Take it from an Engineer; THIS IS A DON'T BUY! THIS THING IS JUNK! To start off, it is constructed of very soft plastic that strips with even the slightest twist of any screw. Assembly does require the use of many screws. The filter housing is secured on the bottom with screw holes that will leak thru.The filter elements are cut too small and water runs between the cracks in the housing. The unit will cool after much tweaking and adjustment but expect only one season of use from this unit.The "Depot" has many great steel construction evaporative coolers: look at one of them instead. Attention: Home Depot feel free about contacting me and advising on how to return this item.
July 20, 2016
Rated 3.0 out of 5.0 by disappointed DISAPPOINTED
The assembly was not all that easy. Water sprayed out of the machine so we had to take it apart and realign the pads to prevent that. Cleaning isn't all that easy. Here we have a lot of calcium in the water. When you turn the machine on it throws flecks of it out all over the room. Any evaporative coolers I have had in the past had a switch where you could turn the water on before operation begins. That allows the pads to dampen, rids the fishy smell that sometimes happens and dampens the calcium so it does fly into your soup, salad or, whatever. When I have talked with company they tell me to spray the pads with vinegar before use.

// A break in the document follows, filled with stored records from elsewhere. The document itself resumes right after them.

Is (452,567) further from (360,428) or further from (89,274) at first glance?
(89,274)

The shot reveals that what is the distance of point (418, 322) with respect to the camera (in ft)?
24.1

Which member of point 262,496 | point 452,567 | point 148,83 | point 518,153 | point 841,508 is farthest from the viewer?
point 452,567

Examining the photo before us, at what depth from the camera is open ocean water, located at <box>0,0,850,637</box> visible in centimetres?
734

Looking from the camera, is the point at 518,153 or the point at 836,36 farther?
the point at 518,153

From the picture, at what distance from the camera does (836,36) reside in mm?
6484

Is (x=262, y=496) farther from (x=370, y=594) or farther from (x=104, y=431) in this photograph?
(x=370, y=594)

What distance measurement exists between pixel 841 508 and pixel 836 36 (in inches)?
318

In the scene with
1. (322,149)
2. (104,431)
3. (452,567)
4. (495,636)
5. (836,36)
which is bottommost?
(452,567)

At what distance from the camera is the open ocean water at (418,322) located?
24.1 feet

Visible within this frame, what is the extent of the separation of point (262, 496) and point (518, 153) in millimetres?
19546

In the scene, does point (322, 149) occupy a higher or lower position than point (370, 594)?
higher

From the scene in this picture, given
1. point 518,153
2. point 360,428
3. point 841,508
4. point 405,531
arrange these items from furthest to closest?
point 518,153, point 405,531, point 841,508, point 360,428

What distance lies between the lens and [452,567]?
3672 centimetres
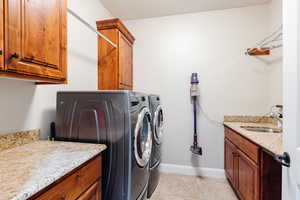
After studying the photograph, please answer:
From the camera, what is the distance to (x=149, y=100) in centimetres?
201

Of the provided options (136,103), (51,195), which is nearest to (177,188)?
(136,103)

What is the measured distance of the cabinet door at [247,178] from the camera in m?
1.40

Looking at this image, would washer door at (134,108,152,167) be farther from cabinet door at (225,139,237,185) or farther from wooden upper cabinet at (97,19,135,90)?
cabinet door at (225,139,237,185)

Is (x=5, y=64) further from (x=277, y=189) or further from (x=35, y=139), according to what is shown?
(x=277, y=189)

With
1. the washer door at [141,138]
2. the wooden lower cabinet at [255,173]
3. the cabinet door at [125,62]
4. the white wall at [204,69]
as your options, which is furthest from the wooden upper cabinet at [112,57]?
the wooden lower cabinet at [255,173]

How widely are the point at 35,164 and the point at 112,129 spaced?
0.56 meters

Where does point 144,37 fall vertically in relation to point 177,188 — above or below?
above

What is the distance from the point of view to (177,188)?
2.20 m

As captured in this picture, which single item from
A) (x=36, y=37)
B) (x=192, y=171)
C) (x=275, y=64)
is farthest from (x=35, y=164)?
(x=275, y=64)

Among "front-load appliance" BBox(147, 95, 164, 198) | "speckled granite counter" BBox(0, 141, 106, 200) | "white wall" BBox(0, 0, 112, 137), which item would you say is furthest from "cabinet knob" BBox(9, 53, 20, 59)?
"front-load appliance" BBox(147, 95, 164, 198)

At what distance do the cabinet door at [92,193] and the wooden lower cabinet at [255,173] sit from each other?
1.33m

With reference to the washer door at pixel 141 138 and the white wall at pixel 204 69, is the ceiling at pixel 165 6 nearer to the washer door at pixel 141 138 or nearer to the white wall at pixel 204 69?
the white wall at pixel 204 69

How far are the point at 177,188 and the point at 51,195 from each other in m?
1.88

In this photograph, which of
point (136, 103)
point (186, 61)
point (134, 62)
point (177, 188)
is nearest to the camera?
point (136, 103)
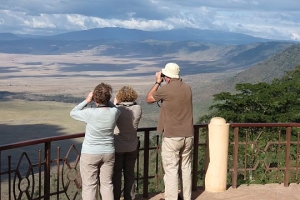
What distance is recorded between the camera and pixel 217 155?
285 inches

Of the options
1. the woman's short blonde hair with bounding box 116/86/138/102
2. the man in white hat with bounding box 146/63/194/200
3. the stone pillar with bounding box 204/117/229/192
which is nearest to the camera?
the woman's short blonde hair with bounding box 116/86/138/102

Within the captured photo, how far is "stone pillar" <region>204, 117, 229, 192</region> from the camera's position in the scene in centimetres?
716

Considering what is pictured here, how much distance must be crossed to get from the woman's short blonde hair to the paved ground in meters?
1.93

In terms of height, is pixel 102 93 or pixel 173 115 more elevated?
pixel 102 93

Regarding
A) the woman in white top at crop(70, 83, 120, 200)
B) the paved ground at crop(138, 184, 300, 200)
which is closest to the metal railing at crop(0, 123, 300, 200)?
the paved ground at crop(138, 184, 300, 200)

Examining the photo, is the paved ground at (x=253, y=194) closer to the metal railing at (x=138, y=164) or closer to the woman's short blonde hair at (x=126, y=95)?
the metal railing at (x=138, y=164)

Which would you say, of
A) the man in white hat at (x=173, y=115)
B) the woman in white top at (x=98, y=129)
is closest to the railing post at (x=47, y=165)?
the woman in white top at (x=98, y=129)

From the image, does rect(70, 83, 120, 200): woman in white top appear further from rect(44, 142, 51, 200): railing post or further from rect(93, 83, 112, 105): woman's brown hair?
rect(44, 142, 51, 200): railing post

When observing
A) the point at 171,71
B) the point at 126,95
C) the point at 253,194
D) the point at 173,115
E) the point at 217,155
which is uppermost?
the point at 171,71

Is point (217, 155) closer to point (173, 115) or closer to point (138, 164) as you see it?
point (138, 164)

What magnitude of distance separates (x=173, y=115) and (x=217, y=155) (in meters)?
1.53

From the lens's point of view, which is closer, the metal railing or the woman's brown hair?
the woman's brown hair

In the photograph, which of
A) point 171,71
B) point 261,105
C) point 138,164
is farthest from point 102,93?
point 261,105

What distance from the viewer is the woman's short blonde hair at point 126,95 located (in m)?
5.78
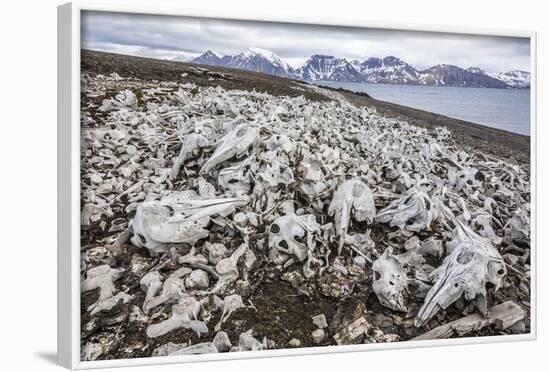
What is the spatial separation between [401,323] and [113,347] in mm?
1666

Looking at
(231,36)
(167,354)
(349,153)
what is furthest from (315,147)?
(167,354)

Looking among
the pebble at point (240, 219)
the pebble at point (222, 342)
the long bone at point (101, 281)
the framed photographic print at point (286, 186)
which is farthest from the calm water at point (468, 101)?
the long bone at point (101, 281)

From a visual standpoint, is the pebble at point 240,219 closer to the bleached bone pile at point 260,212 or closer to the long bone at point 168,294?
the bleached bone pile at point 260,212

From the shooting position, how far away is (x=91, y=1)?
13.1ft

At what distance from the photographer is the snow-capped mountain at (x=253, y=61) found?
14.1 feet

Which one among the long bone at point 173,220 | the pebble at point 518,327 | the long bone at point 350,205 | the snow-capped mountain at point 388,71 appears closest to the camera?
the long bone at point 173,220

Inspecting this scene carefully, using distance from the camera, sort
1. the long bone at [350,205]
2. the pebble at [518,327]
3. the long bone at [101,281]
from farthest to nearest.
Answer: the pebble at [518,327] → the long bone at [350,205] → the long bone at [101,281]

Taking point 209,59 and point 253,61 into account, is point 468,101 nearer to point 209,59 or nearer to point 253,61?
point 253,61

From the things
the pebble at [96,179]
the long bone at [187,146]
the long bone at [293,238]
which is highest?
the long bone at [187,146]

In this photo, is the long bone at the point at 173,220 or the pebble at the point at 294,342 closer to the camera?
the long bone at the point at 173,220

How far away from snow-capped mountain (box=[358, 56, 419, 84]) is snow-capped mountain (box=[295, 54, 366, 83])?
0.37 feet

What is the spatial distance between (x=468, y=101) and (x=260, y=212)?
5.30ft

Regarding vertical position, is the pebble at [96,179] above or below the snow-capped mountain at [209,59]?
below

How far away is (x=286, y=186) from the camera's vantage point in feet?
14.2
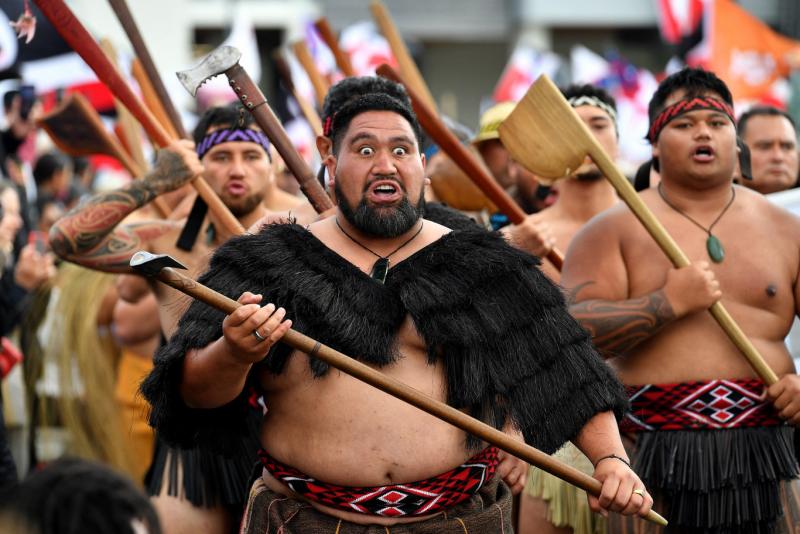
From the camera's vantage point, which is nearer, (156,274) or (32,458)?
(156,274)

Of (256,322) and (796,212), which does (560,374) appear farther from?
(796,212)

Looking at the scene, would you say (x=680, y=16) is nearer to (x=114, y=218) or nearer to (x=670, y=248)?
(x=114, y=218)

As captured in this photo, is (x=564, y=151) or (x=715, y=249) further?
(x=564, y=151)

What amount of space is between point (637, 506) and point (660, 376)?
4.17 feet

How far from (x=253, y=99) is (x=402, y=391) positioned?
5.58 feet

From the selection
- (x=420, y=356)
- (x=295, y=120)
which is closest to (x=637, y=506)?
(x=420, y=356)

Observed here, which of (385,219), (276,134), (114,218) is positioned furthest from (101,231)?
(385,219)

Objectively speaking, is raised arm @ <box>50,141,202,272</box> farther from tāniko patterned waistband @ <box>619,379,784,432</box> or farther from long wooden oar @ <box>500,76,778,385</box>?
tāniko patterned waistband @ <box>619,379,784,432</box>

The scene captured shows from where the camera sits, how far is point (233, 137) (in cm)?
598

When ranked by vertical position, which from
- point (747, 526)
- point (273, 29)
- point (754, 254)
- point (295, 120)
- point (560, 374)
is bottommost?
point (747, 526)

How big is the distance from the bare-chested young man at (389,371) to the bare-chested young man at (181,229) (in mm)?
1399

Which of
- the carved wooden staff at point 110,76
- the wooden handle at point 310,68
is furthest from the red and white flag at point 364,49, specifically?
the carved wooden staff at point 110,76

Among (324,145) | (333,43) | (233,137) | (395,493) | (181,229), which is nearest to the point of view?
(395,493)

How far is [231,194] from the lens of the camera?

That isn't pleasant and why should I pay for an upscale unit when it isn't that. It cools quite well but, I was happier with my old Artic Air.
August 10, 2016
Rated 5.0 out of 5.0 by Coolestdadintown Cooler and Happier
No airconditioning in the house and the heat was beginning to get too high. Installed this cooler to help maintain comfortable temperatures. It does the job and more! even with temperatures exceeding 90 degrees outside, the house has been at 72-74 degrees inside. At night we put it just on fan, and in the morning the temperature is in the mid-60s. Placed the cooler at one end of the house, opened windows at the the other end, and you can feel the air move. Easy to install. Highly recommend this cooler.